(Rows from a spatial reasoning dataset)
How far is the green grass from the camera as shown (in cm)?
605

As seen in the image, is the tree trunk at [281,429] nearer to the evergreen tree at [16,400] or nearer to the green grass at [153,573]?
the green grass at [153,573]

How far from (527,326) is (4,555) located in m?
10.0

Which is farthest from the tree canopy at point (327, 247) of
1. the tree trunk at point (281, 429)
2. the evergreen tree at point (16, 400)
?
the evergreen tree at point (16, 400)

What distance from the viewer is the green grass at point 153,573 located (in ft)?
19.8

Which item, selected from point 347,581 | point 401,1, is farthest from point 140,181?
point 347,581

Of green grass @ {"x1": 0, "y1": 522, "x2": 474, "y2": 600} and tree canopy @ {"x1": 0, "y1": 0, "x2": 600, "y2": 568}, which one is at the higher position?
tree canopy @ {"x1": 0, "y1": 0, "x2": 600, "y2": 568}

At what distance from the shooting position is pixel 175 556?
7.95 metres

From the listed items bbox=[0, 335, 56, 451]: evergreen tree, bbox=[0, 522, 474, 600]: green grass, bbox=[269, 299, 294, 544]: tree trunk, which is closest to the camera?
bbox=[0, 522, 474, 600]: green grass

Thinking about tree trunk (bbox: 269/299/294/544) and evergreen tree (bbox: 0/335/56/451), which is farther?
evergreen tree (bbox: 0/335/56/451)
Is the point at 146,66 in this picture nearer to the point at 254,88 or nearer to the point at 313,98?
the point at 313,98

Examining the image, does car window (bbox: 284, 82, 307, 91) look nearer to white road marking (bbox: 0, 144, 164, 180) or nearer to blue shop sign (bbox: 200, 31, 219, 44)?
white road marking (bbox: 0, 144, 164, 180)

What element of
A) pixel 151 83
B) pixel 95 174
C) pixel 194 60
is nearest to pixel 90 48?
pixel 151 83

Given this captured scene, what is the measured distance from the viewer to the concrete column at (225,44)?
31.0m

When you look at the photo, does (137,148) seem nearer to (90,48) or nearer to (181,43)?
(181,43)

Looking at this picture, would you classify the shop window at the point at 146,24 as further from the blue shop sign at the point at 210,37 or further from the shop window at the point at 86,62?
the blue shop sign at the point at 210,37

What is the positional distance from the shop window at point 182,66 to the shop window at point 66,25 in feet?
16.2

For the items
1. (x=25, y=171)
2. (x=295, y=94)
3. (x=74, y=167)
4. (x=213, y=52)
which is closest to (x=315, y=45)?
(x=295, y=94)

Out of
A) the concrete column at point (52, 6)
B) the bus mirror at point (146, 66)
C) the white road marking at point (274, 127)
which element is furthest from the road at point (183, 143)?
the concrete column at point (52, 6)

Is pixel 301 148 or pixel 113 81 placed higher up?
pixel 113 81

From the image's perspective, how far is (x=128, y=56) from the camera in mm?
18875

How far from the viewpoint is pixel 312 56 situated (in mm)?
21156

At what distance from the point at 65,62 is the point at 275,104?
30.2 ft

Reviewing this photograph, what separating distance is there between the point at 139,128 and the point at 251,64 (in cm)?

» **Objective**
Repeat every line from the one with "Is pixel 301" through the end of the material, requests included. Scale each number in the answers, both coordinates and distances, by 1.75 and round it to its original number of decimal places with halves rounded up, leaving the numbers in the requests unchanged.

» **Output of the task**
Is pixel 301 148 or pixel 113 81 placed higher up?
pixel 198 142

From the image's perspective, how far is (x=128, y=56) from the camera in mm?
33031

How far from the viewpoint is pixel 312 56 situated (in mm)?
37023

At what distance from the point at 65,62 is the point at 275,104?
52.9 ft

Reviewing this photograph, what separating distance is there between the point at 139,128 and the point at 251,64 (in cm)?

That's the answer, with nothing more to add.